§ Directions
Repeat the records below word for word, but start at the line that contains "How far away is (240,619) from the viewpoint?", stop after the last line, and include nothing else.

§ Records supplied
▬▬▬
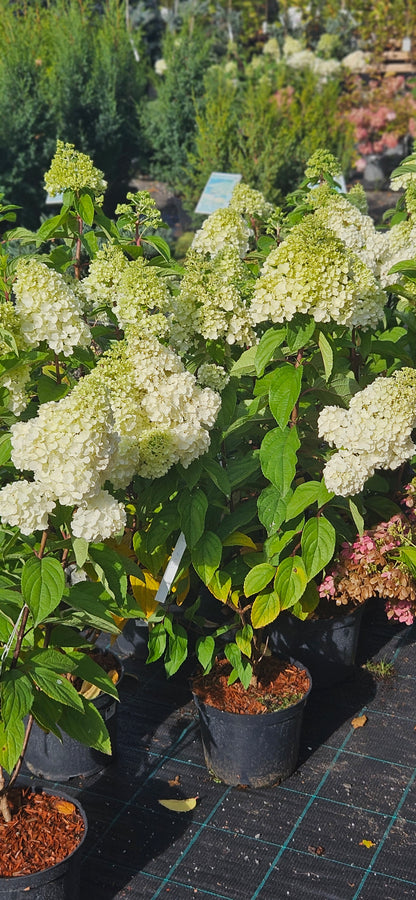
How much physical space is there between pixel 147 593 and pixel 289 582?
411 millimetres

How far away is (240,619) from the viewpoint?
8.70 ft

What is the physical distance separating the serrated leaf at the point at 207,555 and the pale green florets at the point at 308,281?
60cm

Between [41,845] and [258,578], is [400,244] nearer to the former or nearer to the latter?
[258,578]

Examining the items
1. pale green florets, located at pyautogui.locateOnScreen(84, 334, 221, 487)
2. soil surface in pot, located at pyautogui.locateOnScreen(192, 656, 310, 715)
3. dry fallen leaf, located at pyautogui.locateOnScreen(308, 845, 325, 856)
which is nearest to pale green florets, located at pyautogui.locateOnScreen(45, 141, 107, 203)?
pale green florets, located at pyautogui.locateOnScreen(84, 334, 221, 487)

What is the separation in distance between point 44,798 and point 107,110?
26.3 ft

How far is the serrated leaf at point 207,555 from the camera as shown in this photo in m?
2.36

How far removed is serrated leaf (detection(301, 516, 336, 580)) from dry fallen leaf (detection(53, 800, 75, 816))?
80cm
▬▬▬
§ Final result
How far away is (240,619) from the viewpoint?
8.70 ft

What is the physical distance separating the serrated leaf at the point at 207,555 and the pale green florets at the point at 308,281?
60cm

Between [41,845] and [258,578], is [400,244] nearer to the former or nearer to the latter?
[258,578]

Examining the items
1. pale green florets, located at pyautogui.locateOnScreen(84, 334, 221, 487)
2. soil surface in pot, located at pyautogui.locateOnScreen(192, 656, 310, 715)
3. dry fallen leaf, located at pyautogui.locateOnScreen(308, 845, 325, 856)
which is nearest to pale green florets, located at pyautogui.locateOnScreen(45, 141, 107, 203)?
pale green florets, located at pyautogui.locateOnScreen(84, 334, 221, 487)

What is the separation in distance between point 44,798 and point 107,110?
26.3 ft

How far is the serrated leaf at point 207,555 from the camera as shown in this photo in m?
2.36

How far removed is serrated leaf (detection(301, 516, 336, 580)) from dry fallen leaf (detection(53, 800, 75, 816))?
80cm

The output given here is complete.